668 reviews22 followers
February 17, 2017
Having read this book right after Why Everyone (Else) is a Hypocrite, I think the best way to review this is in comparison to the other. First, this book is much simpler to read and geared more toward a general audience. Second, it talks only about the different modules of our brain, while Hypocrite sets up a more detailed theory of evolutionary psychology and the modular mind.
This is a great book to read to understand how you make decisions based on which module of your brain is most active. But I think for best understanding of how enormous the implications of the modular view of the mind are, it's best to read this and ALSO Hypocrite.
Profile Image for Colleen.
740 reviews16 followers
November 27, 2016
This book is about how evolution shaped the brain and how many of our seemingly bad decisions are not so bad if placed in an evolutionary context. The problem is that the research the book is built on is still pretty questionable. Clearly, the brain evolved. There's no question there. The question is whether you can look at multiply-determined behaviors to see the evolutionary history with methods used in this research; can you take findings from these studies and explain complex behavior with evolution? Many studies on things like the role of hormones in men's and women's behaviors (e.g., shopping) are failing to replicate, but that doesn't come up here. In fact, the book covers absolutely no skepticism of the ideas, of which there is quite a lot. And that skepticism has less to do with findings that don't replicate than with the nature of causal explanations and the kind of evidence needed for them. So yes, it's true that our decision biases can and have served some functional purposes, but it is too soon to be able to point directly to the evolutionary context of our ancestors to explain it.

Also, the book is almost all filler. There are about 5-10 sentences of fluff for every one nugget of information. It's written at about a 9th grade level.
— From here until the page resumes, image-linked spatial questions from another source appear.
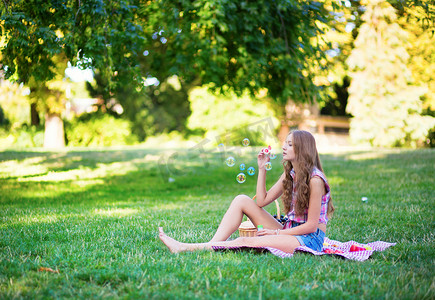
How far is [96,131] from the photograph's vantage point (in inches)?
912

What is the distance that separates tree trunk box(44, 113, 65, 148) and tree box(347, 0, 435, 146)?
1483 cm

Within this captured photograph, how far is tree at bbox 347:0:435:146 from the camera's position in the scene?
21297 mm

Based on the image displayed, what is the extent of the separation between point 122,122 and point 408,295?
22.4m

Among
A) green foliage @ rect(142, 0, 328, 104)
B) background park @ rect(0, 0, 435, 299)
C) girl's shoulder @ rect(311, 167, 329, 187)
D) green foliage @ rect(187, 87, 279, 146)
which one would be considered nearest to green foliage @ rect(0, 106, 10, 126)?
background park @ rect(0, 0, 435, 299)

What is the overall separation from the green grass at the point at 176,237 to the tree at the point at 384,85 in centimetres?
1179

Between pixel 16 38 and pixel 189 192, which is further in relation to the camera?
pixel 189 192

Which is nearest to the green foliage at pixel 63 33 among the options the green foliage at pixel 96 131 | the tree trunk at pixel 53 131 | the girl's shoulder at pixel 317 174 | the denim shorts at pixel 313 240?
the girl's shoulder at pixel 317 174

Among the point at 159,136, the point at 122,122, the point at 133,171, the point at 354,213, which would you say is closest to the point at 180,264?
the point at 354,213

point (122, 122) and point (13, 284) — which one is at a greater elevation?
point (122, 122)

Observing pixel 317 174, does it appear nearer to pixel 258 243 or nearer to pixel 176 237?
pixel 258 243

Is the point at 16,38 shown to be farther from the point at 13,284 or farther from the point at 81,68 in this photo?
the point at 13,284

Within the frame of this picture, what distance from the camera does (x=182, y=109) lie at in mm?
31156

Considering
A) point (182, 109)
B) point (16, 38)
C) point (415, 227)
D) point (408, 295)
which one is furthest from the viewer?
point (182, 109)

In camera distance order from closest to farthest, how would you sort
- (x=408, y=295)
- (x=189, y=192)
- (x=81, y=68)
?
(x=408, y=295) < (x=81, y=68) < (x=189, y=192)
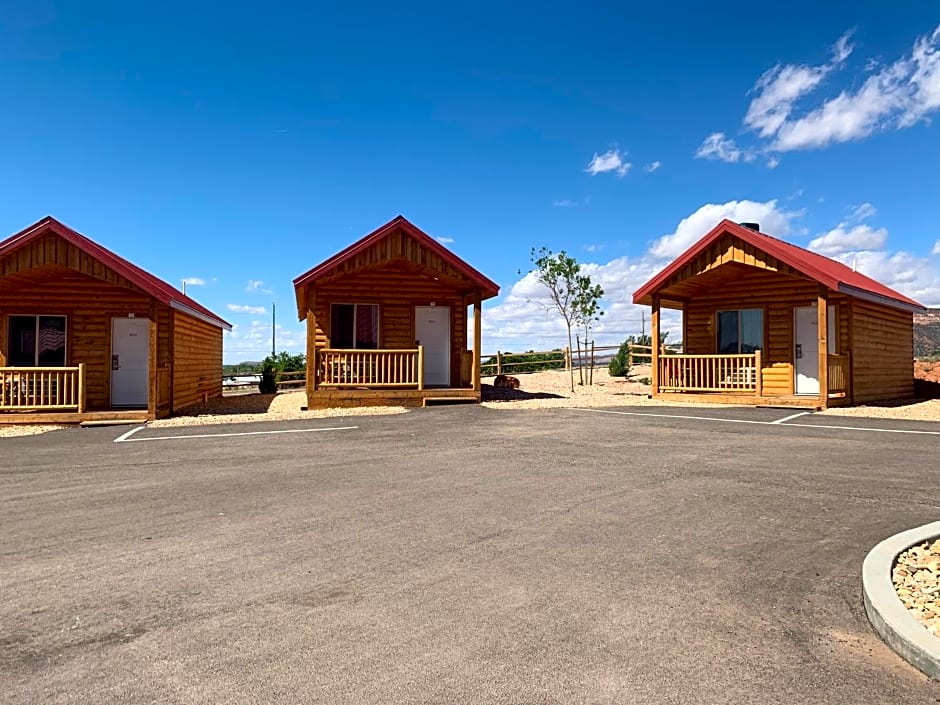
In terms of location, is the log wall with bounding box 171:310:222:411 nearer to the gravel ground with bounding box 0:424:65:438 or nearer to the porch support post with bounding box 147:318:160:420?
the porch support post with bounding box 147:318:160:420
These types of books are frustrating because although the do give a glimpse of cool new ideas and the research being conducted, they treat the findings as facts, when the truth is that many of the findings are unlikely to hold up to close scrutiny. That is the nature of science. This book is basically propaganda for these researcher's work and their field in general.
Profile Image for Nick Huntington-Klein.
Author 2 books24 followers
February 25, 2016
Certainly an interesting topic and area of study, and I'm a staunch believer in the research agenda, but I went in a lot more excited than I came out. While the broad strokes are convincing, many of the individual studies they talked about were a little hard to believe, and given the known difficulties with priming studies, I could have done with, say, a sample size or an effect size for them, at least in an appendix or something. I found myself really only buying the Gigerenzer studies with any level of confidence, and that's because I've read them before. Aims a little low/broad/excitable in its attempts to make Gladwell sales. I think this work will (eventually) become the prevailing explanatory model of decision making, but after reading that book I put the date that happens a little farther out.

Additionally, the book does some injustice to the two prevailing decision making schools of thought (rational decision making and heuristics & biases), and willfully ignores the stacks and stacks of literature explaining how these schools do in fact answer the questions it says they ignore. I'd be willing to buy that the evolutionary explanation is superior, but it's hard to make that case when they, for example, ignore every rational explanation of trust and cooperation, and straight up claim that economics can't explain these phenomena, which is so obviously false I can't imagine they even believe it themselves.